> [Task goal]:
Transcribe exactly, and only, the lines that run from the one containing "kingdom: Animalia" through the end of the records.
######
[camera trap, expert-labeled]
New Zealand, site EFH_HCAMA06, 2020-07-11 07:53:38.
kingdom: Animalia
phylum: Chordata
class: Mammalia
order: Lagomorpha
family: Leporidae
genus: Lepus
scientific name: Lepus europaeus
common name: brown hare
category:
######
> [Answer section]:
kingdom: Animalia
phylum: Chordata
class: Mammalia
order: Lagomorpha
family: Leporidae
genus: Lepus
scientific name: Lepus europaeus
common name: brown hare
category:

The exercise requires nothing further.